● Document segment

============

EV chargers developed, procured, maintained, or used by federal agencies must also comply with the revised Section 508 StandardsSee 36 C.F.R. §1194.1 , App. A and C . This includes that the user interface (UI) be accessible. EV chargers which do not incorporate a display screen would not be required to be speech-output enabled, but are still ICT and would have accessibility requirements if they are any more complicated than just plugging it in.

Person using a touchscreen on an EV charger
EV charger with Display Screen. Speech Output enabled is required under Section 508
white EV charger with no buttons or display screens, only a plug with a ring of blue lights
EV charger without a display screen, showing a lighted indicator. In addition to the color, charging progress might be indicated by the number of LEDs illuminated. Section 508 requires auditory or tactile indication in addition to visual cues.

Accessible EV Chargers

Unlike gas stations where an attendant may be available to assist with refueling vehicles, EV charging stations are often unattended. Thus, it is important that EV charging stations be sufficiently accessible to allow independent use by drivers with disabilities, including people who have limited or no hand dexterity, limb differences, or upper extremity amputations and use adaptive driving controls.

============

(Coordinate annotation entries)

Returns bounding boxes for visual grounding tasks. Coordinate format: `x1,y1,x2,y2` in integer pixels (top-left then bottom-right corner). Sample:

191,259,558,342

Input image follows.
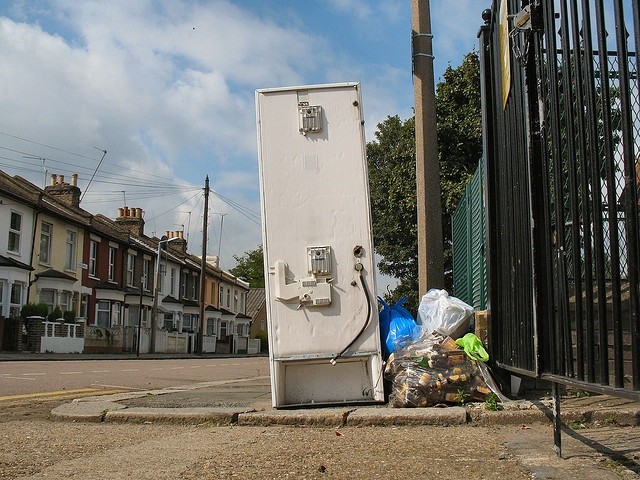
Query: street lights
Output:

============

● Tasks
1/ According to the passage on EV charger accessibility, why should EV charging stations be accessible enough for drivers with disabilities to use them independently? Answer in one to three sentences.
2/ Answer these questions using the passage on EV charger accessibility:
(a) Which standards must EV chargers that federal agencies develop, procure, maintain, or use comply with?
(b) Which EV chargers would not be required to be speech-output enabled?
(c) For a charger without a display screen, what does Section 508 require in addition to visual cues?
3/ Transcribe the passage on EV charger accessibility word for word, starting at "Person using a" and ending at "to visual cues.".

● Exercise responses
1/ EV charging stations are often unattended, unlike gas stations, where an attendant may be available to help with refueling. Drivers with disabilities therefore need to be able to use the stations on their own.

2/
(a) The revised Section 508 Standards.
(b) EV chargers that do not incorporate a display screen.
(c) Auditory or tactile indication.

3/
Person using a touchscreen on an EV charger
EV charger with Display Screen. Speech Output enabled is required under Section 508
white EV charger with no buttons or display screens, only a plug with a ring of blue lights
EV charger without a display screen, showing a lighted indicator. In addition to the color, charging progress might be indicated by the number of LEDs illuminated. Section 508 requires auditory or tactile indication in addition to visual cues.